Indeed, Coq has basically a single proof checker if you want to understand it that way; there is a tool called coqchk
which removes some features, so it is more minimal, but not different enough as to be considered a fully independent checker.
As said previously, it wouldn't be hard to write an independent checker, it has not been done because it takes a lot of resources and the demand is low; moreover it seems more interesting to write a verified checker which is what metacoq's team is doing.
OK I don't want to say something false so I think it's probably simplest if I just move the discussion of typecheckers away from this specific example and talk about their existence in some more general setting. Thanks a lot for your prompt responses!

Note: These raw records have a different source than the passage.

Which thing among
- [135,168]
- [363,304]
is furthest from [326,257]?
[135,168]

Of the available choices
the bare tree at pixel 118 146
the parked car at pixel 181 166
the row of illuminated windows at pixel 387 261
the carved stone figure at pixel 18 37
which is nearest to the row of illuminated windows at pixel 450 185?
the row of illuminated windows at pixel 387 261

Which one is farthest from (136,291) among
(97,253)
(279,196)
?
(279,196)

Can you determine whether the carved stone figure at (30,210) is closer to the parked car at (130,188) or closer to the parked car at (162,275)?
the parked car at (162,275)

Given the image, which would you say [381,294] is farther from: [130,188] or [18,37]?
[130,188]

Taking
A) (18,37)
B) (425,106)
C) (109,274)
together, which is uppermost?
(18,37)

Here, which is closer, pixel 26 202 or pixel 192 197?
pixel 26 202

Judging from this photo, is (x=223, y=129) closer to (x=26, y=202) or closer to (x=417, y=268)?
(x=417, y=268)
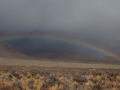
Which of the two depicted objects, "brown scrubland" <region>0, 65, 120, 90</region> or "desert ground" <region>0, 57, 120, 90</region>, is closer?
"brown scrubland" <region>0, 65, 120, 90</region>

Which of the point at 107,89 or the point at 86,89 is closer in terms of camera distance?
the point at 86,89

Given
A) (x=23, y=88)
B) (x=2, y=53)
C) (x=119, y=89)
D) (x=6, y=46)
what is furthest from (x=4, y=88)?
(x=6, y=46)

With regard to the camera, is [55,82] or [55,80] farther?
[55,80]

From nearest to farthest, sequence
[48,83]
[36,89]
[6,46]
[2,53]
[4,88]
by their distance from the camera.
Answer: [4,88]
[36,89]
[48,83]
[2,53]
[6,46]

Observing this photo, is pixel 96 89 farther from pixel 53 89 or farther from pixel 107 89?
pixel 53 89

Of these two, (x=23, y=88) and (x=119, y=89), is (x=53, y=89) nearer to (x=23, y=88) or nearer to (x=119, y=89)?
(x=23, y=88)

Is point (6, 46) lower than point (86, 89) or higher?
higher

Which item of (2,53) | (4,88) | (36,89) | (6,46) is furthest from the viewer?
(6,46)

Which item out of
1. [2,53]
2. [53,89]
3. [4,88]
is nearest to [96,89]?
[53,89]

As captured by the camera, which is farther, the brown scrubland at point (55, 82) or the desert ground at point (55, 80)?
the desert ground at point (55, 80)
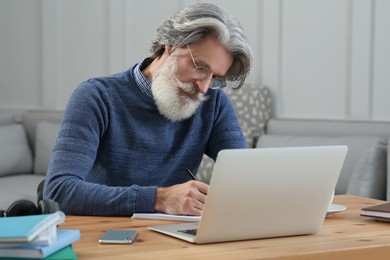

Also you can export to other tools, as @Gaëtan Gilbert did with Lean
that was in the other direction though
Kevin Buzzard said:
OK I don't want to say something false so I think it's probably simplest if I just move the discussion of typecheckers away from this specific example and talk about their existence in some more general setting. Thanks a lot for your prompt responses!
Indeed, IMHO if your target audience are mathematicians, you gotta ask them to trust that we have the technology to check proofs in type theory in a reliable manner. How that's done is a subject on its own, and non experts get easily confused (like the famous questioning of the consistency of PA years ago by VV]
Most common complain I heard is "how can you workaround Gödel when checking proofs"
and indeed the best answer has been given by Harvey Friedman in his reverse mathematics project
Tho the Hydra game usually suffices if you wanna use a more catchy example
Tho if details are not needed, a shorter informal answer such as "Coq/Lean are equiconsistent with Set Theory" may suffice too
the project that is currently closest to establishing the full formal link between a practical low-level proof checker and set theory based consistency is (in my view) Candle when compiled by the verified CakeML compiler: https://github.com/CakeML/cakeml/tree/master/candle
But this is simple types and not dependent types (which, to their defense, were enough to do Schemes)
@Karl Palmskog IMHO that's debatable, the TCB seems more complex to me that what we have with Bruno's work + MetaCoq
If what you are interested is in consistency
What kind of (relative) consistency theorem does candle intend to prove?
they follow John Harrison's approach of encoding ZF axioms in HOL. The compiler is bootstrapped inside HOL4 itself, which is then used to compile the verified proof checker. I would argue it is currently a measure more trustworthy than CompCert (no need to rely on extraction+OCaml)
soundness of semantics of HOL: http://www.sigplan.org/Awards/Dissertation/2017_kumar.pdf#page=91
@Kevin Buzzard is that a research article (or more a some general-interest kind of article)? Will you upload a preprint to ArXiv or similar when you finish writing it, and if so, could you link to it here?